L'Alato spalancò del tutto le sue ali e pochi istanti dopo non era che una sagoma lontana nel cielo, diretta verso un luogo ignoto.
I due ragazzi rimasero ancora un po' seduti sotto le fronde, dopodichè ripresero la via verso la spiaggia dal quale la loro triste avventura aveva avuto origine, e dopo ore di silenziosa e sofferente camminata, giunsero in prossimità delle acque dove, pazienti, li attendevano i marinai con i quali ripresero il mare, diretti verso il continente.



EPILOGO

Il vecchio chiuse gli occhi per qualche secondo, dopodichè sospirò profondamente e riprese il suo racconto mentre il giovane sedeva affascinato al suo fianco.

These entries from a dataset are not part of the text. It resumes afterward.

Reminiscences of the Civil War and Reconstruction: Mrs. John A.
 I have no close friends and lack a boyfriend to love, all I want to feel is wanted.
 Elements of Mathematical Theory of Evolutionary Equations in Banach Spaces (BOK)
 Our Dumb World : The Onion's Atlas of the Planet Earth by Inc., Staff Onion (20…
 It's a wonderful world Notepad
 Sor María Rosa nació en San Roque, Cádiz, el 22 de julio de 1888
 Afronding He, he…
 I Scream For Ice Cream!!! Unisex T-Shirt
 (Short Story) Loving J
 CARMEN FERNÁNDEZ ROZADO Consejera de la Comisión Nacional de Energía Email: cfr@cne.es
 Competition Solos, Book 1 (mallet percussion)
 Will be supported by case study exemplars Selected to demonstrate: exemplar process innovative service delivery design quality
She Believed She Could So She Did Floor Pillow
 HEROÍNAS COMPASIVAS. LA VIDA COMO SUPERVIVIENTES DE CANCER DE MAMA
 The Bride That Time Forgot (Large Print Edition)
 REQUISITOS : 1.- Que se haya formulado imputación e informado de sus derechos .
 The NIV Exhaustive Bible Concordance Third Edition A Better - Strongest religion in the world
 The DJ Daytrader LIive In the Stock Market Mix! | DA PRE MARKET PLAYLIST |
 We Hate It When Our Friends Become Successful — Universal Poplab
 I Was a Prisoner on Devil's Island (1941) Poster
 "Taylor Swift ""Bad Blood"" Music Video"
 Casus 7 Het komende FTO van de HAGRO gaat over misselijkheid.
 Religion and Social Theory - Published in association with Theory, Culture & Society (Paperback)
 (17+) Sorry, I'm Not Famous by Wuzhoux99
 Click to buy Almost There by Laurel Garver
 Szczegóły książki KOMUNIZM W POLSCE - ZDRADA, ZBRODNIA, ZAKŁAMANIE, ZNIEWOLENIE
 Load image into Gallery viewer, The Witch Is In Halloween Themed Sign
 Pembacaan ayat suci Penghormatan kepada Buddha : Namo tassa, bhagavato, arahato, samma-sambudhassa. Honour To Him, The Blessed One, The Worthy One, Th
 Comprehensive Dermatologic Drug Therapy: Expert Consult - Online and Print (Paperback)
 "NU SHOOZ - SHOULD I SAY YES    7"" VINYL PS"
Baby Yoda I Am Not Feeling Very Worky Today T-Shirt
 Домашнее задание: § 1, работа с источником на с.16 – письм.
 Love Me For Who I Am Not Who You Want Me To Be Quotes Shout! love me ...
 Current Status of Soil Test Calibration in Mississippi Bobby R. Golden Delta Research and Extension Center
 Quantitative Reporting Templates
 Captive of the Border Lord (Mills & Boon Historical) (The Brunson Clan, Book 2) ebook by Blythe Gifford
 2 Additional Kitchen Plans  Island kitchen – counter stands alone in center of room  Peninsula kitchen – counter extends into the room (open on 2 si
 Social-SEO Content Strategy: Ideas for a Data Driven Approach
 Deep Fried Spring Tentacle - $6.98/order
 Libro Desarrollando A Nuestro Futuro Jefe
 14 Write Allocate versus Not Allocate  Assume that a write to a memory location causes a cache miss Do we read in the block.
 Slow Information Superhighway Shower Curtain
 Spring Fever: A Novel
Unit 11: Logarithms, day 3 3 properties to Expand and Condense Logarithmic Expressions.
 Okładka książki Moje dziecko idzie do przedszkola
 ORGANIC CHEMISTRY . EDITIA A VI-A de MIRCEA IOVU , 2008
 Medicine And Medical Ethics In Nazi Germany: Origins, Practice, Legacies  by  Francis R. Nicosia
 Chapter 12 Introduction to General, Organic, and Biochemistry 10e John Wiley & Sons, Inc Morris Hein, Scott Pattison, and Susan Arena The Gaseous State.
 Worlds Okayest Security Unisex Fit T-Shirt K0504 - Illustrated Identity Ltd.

"Nei giorni successivi, Horiom ed Ingram diedero incessantemente la caccia a Loriath, lo affrontarono infine tra le gelide nevi delle Isole di Ghiaccio dove, finalmente, trovò la sua meritata fine.
I due ragazzi decisero di comune accordo, come gli antichi Alati fecero secoli prima, di alterare la storia e mascherarla nel frivolo racconto ad oggi conosciuto dopodichè si separarono per l'ultima volta.
Ingram abbandono il nome degli Adonai, ora che la sua intera casata era stata spazzata via, per nulla al mondo avrebbe mantenuto il cognome della stessa creatura infernale nella quale si era trasformato Saemus,
si ritirò nelle remote campagne di Britannia e mise in piedi una famiglia propria; Molti anni dopo, divorato dal rimorso che mai lo abbandonò sulla terribile sorte del fratello, si
dice si avventurò, nuovamente, da solo nelle tenebre di Hythloth deciso a salvare l'adorato Saemus e qui, infine, trovò la sua morte.
Il mago Horiom, invece, tenne fede all'ultima richiesta dell'Alato: eresse questo stesso memorialee in cui ci troviamo oggi dopodichè, di lui non si seppe più nulla."


Il ragazzo era rimasto letteralmente a bocca aperta per l'intero racconto, catturato da quell'avventura così tragica e piena di dolore; dopo qualche istante, si alzò in piedi e appoggiò una mano sul piede della grossa statua di fronte a lui volgendo il suo sguardo verso l'alto, verso quella fiamma nera che brillava sulla sua mano alla luce del fuoco azzurro che li circondava, il vecchio non ne ebbe la certezza, ma gli sembrò di scorgere una piccola lacrima solcare il volto del giovane.
Dopo aver mormorato qualcosa alla statua, il ragazzo estrasse da sotto il mantello una copiosa sacchetta di tintinnanti monete e la lanciò al vecchio che, sorpreso, la prese al volo:

"Ti ringrazio, vecchio. E' tempo che riprenda la mia strada."

Il giovane si voltò e si diresse verso la scalinata d'uscita mentre il vecchio alle sue spalle si rimise in piedi

"Non so quali siano le tue intenzioni, giovane Adonai, ma ti consiglio di dimenticare tutta questa storia: il giovane e brillante Saemus cessò di esistere quella lontana notte, al suo posto ora si erge Lord Seraph Adonai, Signore delle tenebre di Hythloth."

Il ragazzo non si voltò neppure mentre nascondeva nuovamente la sua catenina d'argento sotto il mantello, pensando a quanto incauto era stato nel rivelare un dettaglio così importante, e si limitò a fare un gesto di saluto con la mano mentre spariva su per la lunga scalinata.

Con un suono lieve, una sagoma alata apparve alle spalle dell'anziano:

"Non avresti dovuto raccontargli la verità, stolto."

"...Lo so..."

La creatura incrociò le braccia in un atteggiamento serio ed impassibile:

"Il ragazzo si recerà sull'Isola, Horiom. Non possiamo permetterlo."

Il vecchio mago alzò gli occhi al cielo in segno di esasperazione e rispose con un tono estremamente infastidito:

"...LO-SO..."

L'Alato chiuse gli occhi dopodichè sparì con la stessa velocità con il quale era apparso mentre il vecchio si diresse lentamente verso l'uscita.
Prima di cominciare la risalita, si voltò un'ultima volta ad osservare la tetra fiamma nelle mani della statua dopodichè, sollevò la sua mano completamente carbonizzata e con un suo gesto delle dita, una dopo l'altra le fiamme azzurre cominciarono a spegnersi velocemente facendo ripiombare la cripta nella più silenziosa oscurità.